06/26/2013 05:18 EDT | Updated 08/26/2013 05:12 EDT

Health Threats Linger From Alberta Flooding

CANMORE, CANADA - JUNE 21: The houses along the east side of Cougar Creek in front of Three Sisters Mountain suffer damage on June 21, 2013 in Canmore, Alberta, Canada. Widespread flooding caused by torrential rains washed out bridges and roads, prompting the evacuation of thousands. (Photo by John Gibson/Getty Images)

People in southern Alberta communities where boil-water advisories have been issued face a threat of illness from microbes and parasites if they don't follow recommendations, health officials say.

Residents should boil all water used for drinking, preparing food, beverages, ice cubes, washing fruits and vegetables or brushing teeth, according to Health Canada's website.

Alberta Health Services lists boil-water orders for areas such as Canmore and High River.

Calgary does not have a boil-water advisory in place. The city's mandatory water restrictions against washing cars and watering lawns remain. People are asked to limit indoor water use, such as taking showers that last five minutes or less.

To kill disease-causing organisms, water should be brought to a rolling boil for one minute.

In general, Health Canada says public health officials or water utilities issue boil-water advisories when there are:

- Unacceptable levels of disease-causing bacteria, viruses or parasites in the water system anywhere from the source to the tap.

- Unacceptable levels in the cloudiness (turbidity) found in the water at its originating source.

Water quality can be compromised by inadequate filtration or disinfection during treatment or recontamination in the distribution system.

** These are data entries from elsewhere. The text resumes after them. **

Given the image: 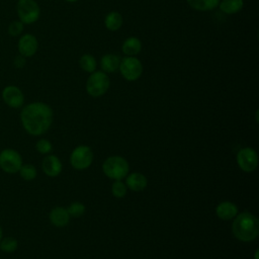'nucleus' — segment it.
Listing matches in <instances>:
<instances>
[{"label":"nucleus","mask_w":259,"mask_h":259,"mask_svg":"<svg viewBox=\"0 0 259 259\" xmlns=\"http://www.w3.org/2000/svg\"><path fill=\"white\" fill-rule=\"evenodd\" d=\"M79 64H80V67L85 72H88V73H93L96 69V60H95V58L91 55H88V54L83 55L80 58Z\"/></svg>","instance_id":"obj_21"},{"label":"nucleus","mask_w":259,"mask_h":259,"mask_svg":"<svg viewBox=\"0 0 259 259\" xmlns=\"http://www.w3.org/2000/svg\"><path fill=\"white\" fill-rule=\"evenodd\" d=\"M142 49V44L141 40L135 36H131L127 37L121 47V50L123 52L124 55H126L127 57H133L138 55L141 52Z\"/></svg>","instance_id":"obj_16"},{"label":"nucleus","mask_w":259,"mask_h":259,"mask_svg":"<svg viewBox=\"0 0 259 259\" xmlns=\"http://www.w3.org/2000/svg\"><path fill=\"white\" fill-rule=\"evenodd\" d=\"M35 148H36L37 152H39L40 154H49L52 151L53 146L49 140L41 139L36 143Z\"/></svg>","instance_id":"obj_26"},{"label":"nucleus","mask_w":259,"mask_h":259,"mask_svg":"<svg viewBox=\"0 0 259 259\" xmlns=\"http://www.w3.org/2000/svg\"><path fill=\"white\" fill-rule=\"evenodd\" d=\"M258 253H259V251L256 250V251H255V259H258Z\"/></svg>","instance_id":"obj_30"},{"label":"nucleus","mask_w":259,"mask_h":259,"mask_svg":"<svg viewBox=\"0 0 259 259\" xmlns=\"http://www.w3.org/2000/svg\"><path fill=\"white\" fill-rule=\"evenodd\" d=\"M109 84V78L104 72L94 71L87 79L86 91L93 97H99L108 90Z\"/></svg>","instance_id":"obj_4"},{"label":"nucleus","mask_w":259,"mask_h":259,"mask_svg":"<svg viewBox=\"0 0 259 259\" xmlns=\"http://www.w3.org/2000/svg\"><path fill=\"white\" fill-rule=\"evenodd\" d=\"M126 185L121 180H115L111 186V192L116 198H122L126 194Z\"/></svg>","instance_id":"obj_24"},{"label":"nucleus","mask_w":259,"mask_h":259,"mask_svg":"<svg viewBox=\"0 0 259 259\" xmlns=\"http://www.w3.org/2000/svg\"><path fill=\"white\" fill-rule=\"evenodd\" d=\"M24 65H25V57L20 55L14 59V66L16 68H22Z\"/></svg>","instance_id":"obj_28"},{"label":"nucleus","mask_w":259,"mask_h":259,"mask_svg":"<svg viewBox=\"0 0 259 259\" xmlns=\"http://www.w3.org/2000/svg\"><path fill=\"white\" fill-rule=\"evenodd\" d=\"M24 130L31 136L46 133L53 122V110L44 102H32L23 107L20 113Z\"/></svg>","instance_id":"obj_1"},{"label":"nucleus","mask_w":259,"mask_h":259,"mask_svg":"<svg viewBox=\"0 0 259 259\" xmlns=\"http://www.w3.org/2000/svg\"><path fill=\"white\" fill-rule=\"evenodd\" d=\"M232 232L239 241H254L259 234V221L250 212H241L234 218Z\"/></svg>","instance_id":"obj_2"},{"label":"nucleus","mask_w":259,"mask_h":259,"mask_svg":"<svg viewBox=\"0 0 259 259\" xmlns=\"http://www.w3.org/2000/svg\"><path fill=\"white\" fill-rule=\"evenodd\" d=\"M243 0H222L220 9L227 14H233L239 12L243 8Z\"/></svg>","instance_id":"obj_20"},{"label":"nucleus","mask_w":259,"mask_h":259,"mask_svg":"<svg viewBox=\"0 0 259 259\" xmlns=\"http://www.w3.org/2000/svg\"><path fill=\"white\" fill-rule=\"evenodd\" d=\"M189 6L198 11H208L214 9L220 0H187Z\"/></svg>","instance_id":"obj_18"},{"label":"nucleus","mask_w":259,"mask_h":259,"mask_svg":"<svg viewBox=\"0 0 259 259\" xmlns=\"http://www.w3.org/2000/svg\"><path fill=\"white\" fill-rule=\"evenodd\" d=\"M65 1H68V2H75V1H77V0H65Z\"/></svg>","instance_id":"obj_31"},{"label":"nucleus","mask_w":259,"mask_h":259,"mask_svg":"<svg viewBox=\"0 0 259 259\" xmlns=\"http://www.w3.org/2000/svg\"><path fill=\"white\" fill-rule=\"evenodd\" d=\"M93 161V153L88 146H79L75 148L70 156L71 165L77 170L88 168Z\"/></svg>","instance_id":"obj_8"},{"label":"nucleus","mask_w":259,"mask_h":259,"mask_svg":"<svg viewBox=\"0 0 259 259\" xmlns=\"http://www.w3.org/2000/svg\"><path fill=\"white\" fill-rule=\"evenodd\" d=\"M119 71L122 77L127 81L139 79L143 73V65L135 57H125L119 63Z\"/></svg>","instance_id":"obj_7"},{"label":"nucleus","mask_w":259,"mask_h":259,"mask_svg":"<svg viewBox=\"0 0 259 259\" xmlns=\"http://www.w3.org/2000/svg\"><path fill=\"white\" fill-rule=\"evenodd\" d=\"M2 238H3V232H2V228H1V226H0V241H1Z\"/></svg>","instance_id":"obj_29"},{"label":"nucleus","mask_w":259,"mask_h":259,"mask_svg":"<svg viewBox=\"0 0 259 259\" xmlns=\"http://www.w3.org/2000/svg\"><path fill=\"white\" fill-rule=\"evenodd\" d=\"M41 168L46 175L50 177H56L62 172V163L57 156L49 155L44 158Z\"/></svg>","instance_id":"obj_12"},{"label":"nucleus","mask_w":259,"mask_h":259,"mask_svg":"<svg viewBox=\"0 0 259 259\" xmlns=\"http://www.w3.org/2000/svg\"><path fill=\"white\" fill-rule=\"evenodd\" d=\"M70 217H73V218H79V217H82L85 212V205L81 202H73L70 204V206L67 208Z\"/></svg>","instance_id":"obj_25"},{"label":"nucleus","mask_w":259,"mask_h":259,"mask_svg":"<svg viewBox=\"0 0 259 259\" xmlns=\"http://www.w3.org/2000/svg\"><path fill=\"white\" fill-rule=\"evenodd\" d=\"M127 161L120 156L108 157L102 164L103 173L110 179L121 180L128 174Z\"/></svg>","instance_id":"obj_3"},{"label":"nucleus","mask_w":259,"mask_h":259,"mask_svg":"<svg viewBox=\"0 0 259 259\" xmlns=\"http://www.w3.org/2000/svg\"><path fill=\"white\" fill-rule=\"evenodd\" d=\"M18 17L22 23H33L39 17V7L34 0H18L16 5Z\"/></svg>","instance_id":"obj_6"},{"label":"nucleus","mask_w":259,"mask_h":259,"mask_svg":"<svg viewBox=\"0 0 259 259\" xmlns=\"http://www.w3.org/2000/svg\"><path fill=\"white\" fill-rule=\"evenodd\" d=\"M17 246H18L17 240L12 237L2 238L0 241V250L7 252V253L14 252L17 249Z\"/></svg>","instance_id":"obj_23"},{"label":"nucleus","mask_w":259,"mask_h":259,"mask_svg":"<svg viewBox=\"0 0 259 259\" xmlns=\"http://www.w3.org/2000/svg\"><path fill=\"white\" fill-rule=\"evenodd\" d=\"M215 213L221 220L229 221L238 214V207L231 201H223L217 205Z\"/></svg>","instance_id":"obj_13"},{"label":"nucleus","mask_w":259,"mask_h":259,"mask_svg":"<svg viewBox=\"0 0 259 259\" xmlns=\"http://www.w3.org/2000/svg\"><path fill=\"white\" fill-rule=\"evenodd\" d=\"M22 166L20 154L13 149H4L0 152V168L9 174L17 173Z\"/></svg>","instance_id":"obj_5"},{"label":"nucleus","mask_w":259,"mask_h":259,"mask_svg":"<svg viewBox=\"0 0 259 259\" xmlns=\"http://www.w3.org/2000/svg\"><path fill=\"white\" fill-rule=\"evenodd\" d=\"M148 184V180L146 176H144L142 173L134 172L130 174L126 178V187H128L133 191H142L146 188Z\"/></svg>","instance_id":"obj_15"},{"label":"nucleus","mask_w":259,"mask_h":259,"mask_svg":"<svg viewBox=\"0 0 259 259\" xmlns=\"http://www.w3.org/2000/svg\"><path fill=\"white\" fill-rule=\"evenodd\" d=\"M237 163L245 172L254 171L258 165V156L256 151L249 147L241 149L237 154Z\"/></svg>","instance_id":"obj_9"},{"label":"nucleus","mask_w":259,"mask_h":259,"mask_svg":"<svg viewBox=\"0 0 259 259\" xmlns=\"http://www.w3.org/2000/svg\"><path fill=\"white\" fill-rule=\"evenodd\" d=\"M22 30H23V23L21 21H13L10 23V25L8 27L9 33L14 36L20 34Z\"/></svg>","instance_id":"obj_27"},{"label":"nucleus","mask_w":259,"mask_h":259,"mask_svg":"<svg viewBox=\"0 0 259 259\" xmlns=\"http://www.w3.org/2000/svg\"><path fill=\"white\" fill-rule=\"evenodd\" d=\"M119 63H120V59L118 58V56L114 54H107L101 58L100 66L104 72L111 73L118 69Z\"/></svg>","instance_id":"obj_17"},{"label":"nucleus","mask_w":259,"mask_h":259,"mask_svg":"<svg viewBox=\"0 0 259 259\" xmlns=\"http://www.w3.org/2000/svg\"><path fill=\"white\" fill-rule=\"evenodd\" d=\"M37 40L32 34H24L18 41V51L23 57H32L37 51Z\"/></svg>","instance_id":"obj_11"},{"label":"nucleus","mask_w":259,"mask_h":259,"mask_svg":"<svg viewBox=\"0 0 259 259\" xmlns=\"http://www.w3.org/2000/svg\"><path fill=\"white\" fill-rule=\"evenodd\" d=\"M2 98L4 102L12 107V108H19L22 106L24 102V96L21 90L13 85L7 86L2 91Z\"/></svg>","instance_id":"obj_10"},{"label":"nucleus","mask_w":259,"mask_h":259,"mask_svg":"<svg viewBox=\"0 0 259 259\" xmlns=\"http://www.w3.org/2000/svg\"><path fill=\"white\" fill-rule=\"evenodd\" d=\"M104 24L107 29L109 30H117L120 28L122 24V16L120 13L116 11H112L108 13L104 19Z\"/></svg>","instance_id":"obj_19"},{"label":"nucleus","mask_w":259,"mask_h":259,"mask_svg":"<svg viewBox=\"0 0 259 259\" xmlns=\"http://www.w3.org/2000/svg\"><path fill=\"white\" fill-rule=\"evenodd\" d=\"M50 221L56 227H65L70 221V214L67 208L62 206H57L50 212Z\"/></svg>","instance_id":"obj_14"},{"label":"nucleus","mask_w":259,"mask_h":259,"mask_svg":"<svg viewBox=\"0 0 259 259\" xmlns=\"http://www.w3.org/2000/svg\"><path fill=\"white\" fill-rule=\"evenodd\" d=\"M19 174L22 179L26 181L33 180L36 177V169L33 165L31 164H22V166L19 169Z\"/></svg>","instance_id":"obj_22"}]
</instances>
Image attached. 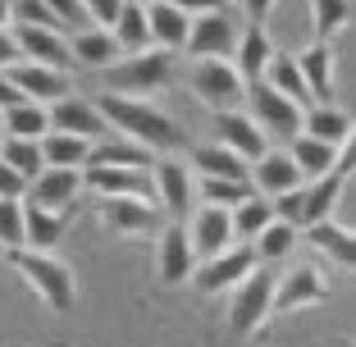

An extra step that is sometimes advised is to wash hands in diluted, unscented bleach (one millilitre or 20 drops of unscented bleach per litre of water).

After the advisory or order is lifted, pipes need to be flushed and water heaters may need attention.

Guidelines for Canadian drinking water quality specify limits for disease-causing organisms and harmful chemical substances. Municipalities collect and analyze water samples to enforce the guidelines and inform the public of risks.